ABDULLAH GÜL'ÜN AÇIKLAMASI
(Abdullah Gül'ün 367 açıklamasına dair) Her kurumun geçmişinde eksikleri hataları olma ihtimali yüksektir. Kurumumun geçmişini elbette bu ekranlarda mahkemesini kuracak değilim. Ancak kişisel görüşümü açıkça söyleyebilecek durumdayım. Bir seçimin yapılmaması adına elindeki tüm kuvvetleri kullanması bugünün yumuşak bir hali. Karşınızdaki insanın bu toplumda eşit bir şekilde siyaset yapma fırsatını elinden alıyorsunuz. Bazen yargı eliyle, bazen ordu tarafından yapıldı. Sayın Gül'ün Cumhurbaşkanıyla ilgili açıklamasından sonra çok teşekkür ettim. Bunun daha üst perdeden söylenmesi lazım. O tür sıkıntıları yaşamış biri olarak, eski bir cumhurbaşkanı olarak bunları söylüyor.
Bir genç insan seçilmiş, niye kabul edemiyorsunuz?
Ben Büyükşehir Belediye başkanlarını gezmek istiyorum. Bunlardan birisi Sayın Cumhurbaşkanı. Siyaseten bir yanlış var mı bunu bilmek istiyorum. Çünkü açıklandığımda hepsine gideceğim.
Beylikdüzü'nde göreve geldiğimde bir tane sosyal tesis vardı ben dokuza çıkardım, hiçbirinde içki içilmiyor. Yüzme havuzları yaptık kadınlar ve erkekler ayrı saatte kullanıyor.
17 gün sonra mazbatasını alabilmiş bir İBB başkanı olarak İBB'ye gittim.

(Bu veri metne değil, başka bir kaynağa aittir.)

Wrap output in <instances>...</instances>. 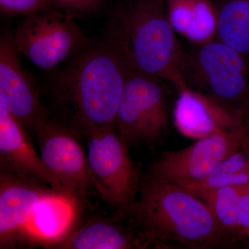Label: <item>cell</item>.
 Returning a JSON list of instances; mask_svg holds the SVG:
<instances>
[{"label":"cell","mask_w":249,"mask_h":249,"mask_svg":"<svg viewBox=\"0 0 249 249\" xmlns=\"http://www.w3.org/2000/svg\"><path fill=\"white\" fill-rule=\"evenodd\" d=\"M249 182V144L225 159L206 178L181 185L193 194ZM179 186V185H178Z\"/></svg>","instance_id":"18"},{"label":"cell","mask_w":249,"mask_h":249,"mask_svg":"<svg viewBox=\"0 0 249 249\" xmlns=\"http://www.w3.org/2000/svg\"><path fill=\"white\" fill-rule=\"evenodd\" d=\"M244 119H245V123L246 125L249 128V108L248 111H247L246 114L245 115V117H244Z\"/></svg>","instance_id":"23"},{"label":"cell","mask_w":249,"mask_h":249,"mask_svg":"<svg viewBox=\"0 0 249 249\" xmlns=\"http://www.w3.org/2000/svg\"><path fill=\"white\" fill-rule=\"evenodd\" d=\"M244 185L221 187L196 195L209 205L223 231L240 242L246 241L237 219L239 197Z\"/></svg>","instance_id":"19"},{"label":"cell","mask_w":249,"mask_h":249,"mask_svg":"<svg viewBox=\"0 0 249 249\" xmlns=\"http://www.w3.org/2000/svg\"><path fill=\"white\" fill-rule=\"evenodd\" d=\"M167 12L175 31L204 45L217 35L218 12L209 0H166Z\"/></svg>","instance_id":"16"},{"label":"cell","mask_w":249,"mask_h":249,"mask_svg":"<svg viewBox=\"0 0 249 249\" xmlns=\"http://www.w3.org/2000/svg\"><path fill=\"white\" fill-rule=\"evenodd\" d=\"M104 42L131 68L186 86L185 56L163 0H132L114 10L104 30Z\"/></svg>","instance_id":"3"},{"label":"cell","mask_w":249,"mask_h":249,"mask_svg":"<svg viewBox=\"0 0 249 249\" xmlns=\"http://www.w3.org/2000/svg\"><path fill=\"white\" fill-rule=\"evenodd\" d=\"M103 1V0H52L55 9L74 18L92 14L97 11Z\"/></svg>","instance_id":"21"},{"label":"cell","mask_w":249,"mask_h":249,"mask_svg":"<svg viewBox=\"0 0 249 249\" xmlns=\"http://www.w3.org/2000/svg\"><path fill=\"white\" fill-rule=\"evenodd\" d=\"M119 212L154 249H232L238 240L225 233L203 199L175 183L145 176L139 198Z\"/></svg>","instance_id":"2"},{"label":"cell","mask_w":249,"mask_h":249,"mask_svg":"<svg viewBox=\"0 0 249 249\" xmlns=\"http://www.w3.org/2000/svg\"><path fill=\"white\" fill-rule=\"evenodd\" d=\"M85 137L96 191L116 211L127 209L137 200L142 178L129 155L128 146L115 128L95 129Z\"/></svg>","instance_id":"7"},{"label":"cell","mask_w":249,"mask_h":249,"mask_svg":"<svg viewBox=\"0 0 249 249\" xmlns=\"http://www.w3.org/2000/svg\"><path fill=\"white\" fill-rule=\"evenodd\" d=\"M217 35L239 53H249V0H227L218 12Z\"/></svg>","instance_id":"17"},{"label":"cell","mask_w":249,"mask_h":249,"mask_svg":"<svg viewBox=\"0 0 249 249\" xmlns=\"http://www.w3.org/2000/svg\"><path fill=\"white\" fill-rule=\"evenodd\" d=\"M249 144V128L197 139L190 146L163 152L153 162L147 178L181 185L206 178L228 157Z\"/></svg>","instance_id":"8"},{"label":"cell","mask_w":249,"mask_h":249,"mask_svg":"<svg viewBox=\"0 0 249 249\" xmlns=\"http://www.w3.org/2000/svg\"><path fill=\"white\" fill-rule=\"evenodd\" d=\"M80 204L66 193L48 192L36 205L22 238L45 245L61 243L74 224Z\"/></svg>","instance_id":"14"},{"label":"cell","mask_w":249,"mask_h":249,"mask_svg":"<svg viewBox=\"0 0 249 249\" xmlns=\"http://www.w3.org/2000/svg\"><path fill=\"white\" fill-rule=\"evenodd\" d=\"M151 247L120 213L113 218H97L77 229L59 245L60 249H127Z\"/></svg>","instance_id":"15"},{"label":"cell","mask_w":249,"mask_h":249,"mask_svg":"<svg viewBox=\"0 0 249 249\" xmlns=\"http://www.w3.org/2000/svg\"><path fill=\"white\" fill-rule=\"evenodd\" d=\"M79 134L59 119L39 124L33 132L40 157L47 169L61 183L65 193L85 202L95 189L88 157L78 142Z\"/></svg>","instance_id":"9"},{"label":"cell","mask_w":249,"mask_h":249,"mask_svg":"<svg viewBox=\"0 0 249 249\" xmlns=\"http://www.w3.org/2000/svg\"><path fill=\"white\" fill-rule=\"evenodd\" d=\"M50 9H55L52 0H0V11L5 16L25 17Z\"/></svg>","instance_id":"20"},{"label":"cell","mask_w":249,"mask_h":249,"mask_svg":"<svg viewBox=\"0 0 249 249\" xmlns=\"http://www.w3.org/2000/svg\"><path fill=\"white\" fill-rule=\"evenodd\" d=\"M11 35L18 52L45 70L68 61L91 42L74 18L58 9L25 16Z\"/></svg>","instance_id":"6"},{"label":"cell","mask_w":249,"mask_h":249,"mask_svg":"<svg viewBox=\"0 0 249 249\" xmlns=\"http://www.w3.org/2000/svg\"><path fill=\"white\" fill-rule=\"evenodd\" d=\"M0 172L34 178L55 191L65 193L36 152L31 134L2 107H0Z\"/></svg>","instance_id":"12"},{"label":"cell","mask_w":249,"mask_h":249,"mask_svg":"<svg viewBox=\"0 0 249 249\" xmlns=\"http://www.w3.org/2000/svg\"><path fill=\"white\" fill-rule=\"evenodd\" d=\"M11 33L0 39V107L9 111L32 136L48 118L36 80L22 67Z\"/></svg>","instance_id":"10"},{"label":"cell","mask_w":249,"mask_h":249,"mask_svg":"<svg viewBox=\"0 0 249 249\" xmlns=\"http://www.w3.org/2000/svg\"><path fill=\"white\" fill-rule=\"evenodd\" d=\"M45 183L11 174L0 175V242L1 249L22 238L24 227L36 205L52 191Z\"/></svg>","instance_id":"13"},{"label":"cell","mask_w":249,"mask_h":249,"mask_svg":"<svg viewBox=\"0 0 249 249\" xmlns=\"http://www.w3.org/2000/svg\"><path fill=\"white\" fill-rule=\"evenodd\" d=\"M178 90L174 123L185 137L199 139L232 132L245 125L243 116L208 95L188 85Z\"/></svg>","instance_id":"11"},{"label":"cell","mask_w":249,"mask_h":249,"mask_svg":"<svg viewBox=\"0 0 249 249\" xmlns=\"http://www.w3.org/2000/svg\"><path fill=\"white\" fill-rule=\"evenodd\" d=\"M237 219L246 241L249 239V182L244 185L239 197Z\"/></svg>","instance_id":"22"},{"label":"cell","mask_w":249,"mask_h":249,"mask_svg":"<svg viewBox=\"0 0 249 249\" xmlns=\"http://www.w3.org/2000/svg\"><path fill=\"white\" fill-rule=\"evenodd\" d=\"M183 77L187 85L191 84L189 88L245 117L249 108V83L243 54L219 40L211 41L185 56Z\"/></svg>","instance_id":"4"},{"label":"cell","mask_w":249,"mask_h":249,"mask_svg":"<svg viewBox=\"0 0 249 249\" xmlns=\"http://www.w3.org/2000/svg\"><path fill=\"white\" fill-rule=\"evenodd\" d=\"M169 124L168 101L160 78L132 70L124 85L115 129L128 147H155Z\"/></svg>","instance_id":"5"},{"label":"cell","mask_w":249,"mask_h":249,"mask_svg":"<svg viewBox=\"0 0 249 249\" xmlns=\"http://www.w3.org/2000/svg\"><path fill=\"white\" fill-rule=\"evenodd\" d=\"M132 70L106 42H90L51 80L49 95L58 119L85 136L95 129L115 128Z\"/></svg>","instance_id":"1"}]
</instances>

Aldığımız vazo ihbar ve net tespitler vardı. Şu talimatı verdik, oraya görevlendirilen insanlar belli, büyükşehirin var olan teftiş ekibi vardı. Belediyenin kendi sistemi dahilinde kayıt altına alınması. Verilerin kaybolmaması adına bunun orada tespit edilmesi.
82 bine yakın insan kaynağı olan bir kurumun insan kaynağı hafızasını iyi analiz etmek lazım. Bunu yok sayan anlayışın başarılı olması imkanı yok.
Biz oradan ayrıldıktan sonra, özel kalemde adamları bize çay kahve getirdiler diye sağa sola sürüldüler. Benim personelim değil ki onun personeli.
İsraf İBB'nin damarlarına işlemiş. 80 milyon lira internet sitesine harcanmış. Belediye şirketleri aile şirketlerine dönmüş.